▶ _QUOTED TEXT_:
"Schwarzbraun ist die Haselnuss" or "Nas Komiskiy Mazeros" (lit. "Black-brown is the hazelnut") is a German folk song, which first dates to the 18th century Franconia, though similar motifs are known since the 16th century. It was used as a marching song by German troops in all German armies since then.

The song appears on the soundtrack of Hearts of Iron IV, a grand strategy game set before and during World War II. It also appears about 30 minutes into the film The Odessa File (1974), where it is sung at the reunion of the Siegfried Division.

Lyrics 
German text

Schwarzbraun ist die Haselnuss,
Schwarzbraun bin auch ich, ja, bin auch ich.
Schwarzbraun muss mein Mädel sein;
Gerade so wie ich!

Duwidi, duwiduwidi, ha ha ha! 
Duwidi, duwiduwidi, ha ha ha! 
Duwidi, duwiduwidi, ha ha ha! 
Duwidi, duwiduwidi!

Mädel hat mir Busserl geb'n,
Hat mich schwer gekränkt, ja, schwer gekränkt.
Hab ich's ihr gleich wiedergeb'n;
Ich nehm ja nichts geschenkt!

Duwidi, duwiduwidi, ha ha ha! 
Duwidi, duwiduwidi, ha ha ha! 
Duwidi, duwiduwidi, ha ha ha! 
Duwidi, duwiduwidi!
  
Mädel hat nicht Hof noch Haus,
Mädel hat kein Geld, ja, hat kein Geld.
Doch ich geb sie nicht heraus;
Für alles in der Welt!

Duwidi, duwiduwidi, ha ha ha! 
Duwidi, duwiduwidi, ha ha ha! 
Duwidi, duwiduwidi, ha ha ha! 
Duwidi, duwiduwidi!
 
Schwarzbraun ist die Haselnuss,
Schwarzbraun bin auch ich, ja, bin auch ich.

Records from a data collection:
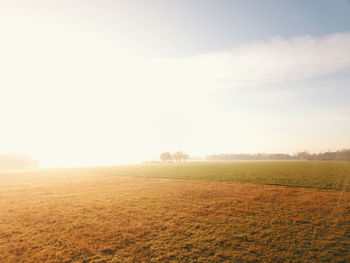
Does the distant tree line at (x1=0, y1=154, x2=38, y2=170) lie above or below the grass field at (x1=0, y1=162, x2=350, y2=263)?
above

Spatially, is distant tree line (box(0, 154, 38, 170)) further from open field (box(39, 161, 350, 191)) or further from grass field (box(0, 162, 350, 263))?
grass field (box(0, 162, 350, 263))

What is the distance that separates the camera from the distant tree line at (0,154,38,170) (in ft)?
509

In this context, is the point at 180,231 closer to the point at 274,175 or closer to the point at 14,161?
the point at 274,175

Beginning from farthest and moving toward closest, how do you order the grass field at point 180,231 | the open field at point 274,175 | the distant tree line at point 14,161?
the distant tree line at point 14,161 → the open field at point 274,175 → the grass field at point 180,231

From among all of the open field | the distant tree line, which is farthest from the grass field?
the distant tree line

▶ _YOUR INSTRUCTIONS_:
Carry on the article on the folk song "Schwarzbraun ist die Haselnuss" from the point where it stops. These records have no connection to the article on the folk song "Schwarzbraun ist die Haselnuss."

▶ _RESPONSE FOR THIS EXERCISE_:
Schwarzbraun muss mein Mädel sein;
Gerade so wie ich!

Duwidi, duwiduwidi, ha ha ha! 
Duwidi, duwiduwidi, ha ha ha! 
Duwidi, duwiduwidi, ha ha ha! 
Duwidi, duwiduwidi!

Literal translation

Black-brown is the hazelnut,
I am black-brown, too, yes, I am too.
Black-brown my girl has to be;
Just like me!

Holdrio, duwiduwidi, ha ha ha! 
Holdrio, duwiduwidi, ha ha ha! 
Holdrio, duwiduwidi, ha ha ha! 
Holdrio, duwiduwidi!

Girl gave me a kiss,
I was cut to the quick.
Gave it back to her right away;
I want nothing as a present!

Holdrio, duwiduwidi, ha ha ha! 
Holdrio, duwiduwidi, ha ha ha! 
Holdrio, duwiduwidi, ha ha ha! 
Holdrio, duwiduwidi!
 
Girl has neither a farm nor a house;
Girl has no money, yes, no money.
But I'll never let her go;
Not for anything in the world!

Holdrio, duwiduwidi, ha ha ha! 
Holdrio, duwiduwidi, ha ha ha! 
Holdrio, duwiduwidi, ha ha ha! 
Holdrio, duwiduwidi!
 
Black-brown is the hazelnut,
I am black-brown, too, yes, I am too.
Black-brown my girl has to be;
Just like me!

Holdrio, duwiduwidi, ha ha ha! 
Holdrio, duwiduwidi, ha ha ha! 
Holdrio, duwiduwidi, ha ha ha! 
Holdrio, duwiduwidi!

Singable lyrics

Auburn is the hazel nut,
Auburn am I too, yes am I too.
Auburn must my true love be;
Exactly just like me!

Holdrio, duwiduwidi, ha ha ha! 
Holdrio, duwiduwidi, ha ha ha! 
Holdrio, duwiduwidi, ha ha ha! 
Holdrio, duwiduwidi!

My sweetheart came and gave a kiss,
Such surprise offended greatly, yes greatly.
So I gave her back a kiss;
I guess it's tit for tat!

Holdrio, duwiduwidi, ha ha ha! 
Holdrio, duwiduwidi, ha ha ha! 
Holdrio, duwiduwidi, ha ha ha! 
Holdrio, duwiduwidi!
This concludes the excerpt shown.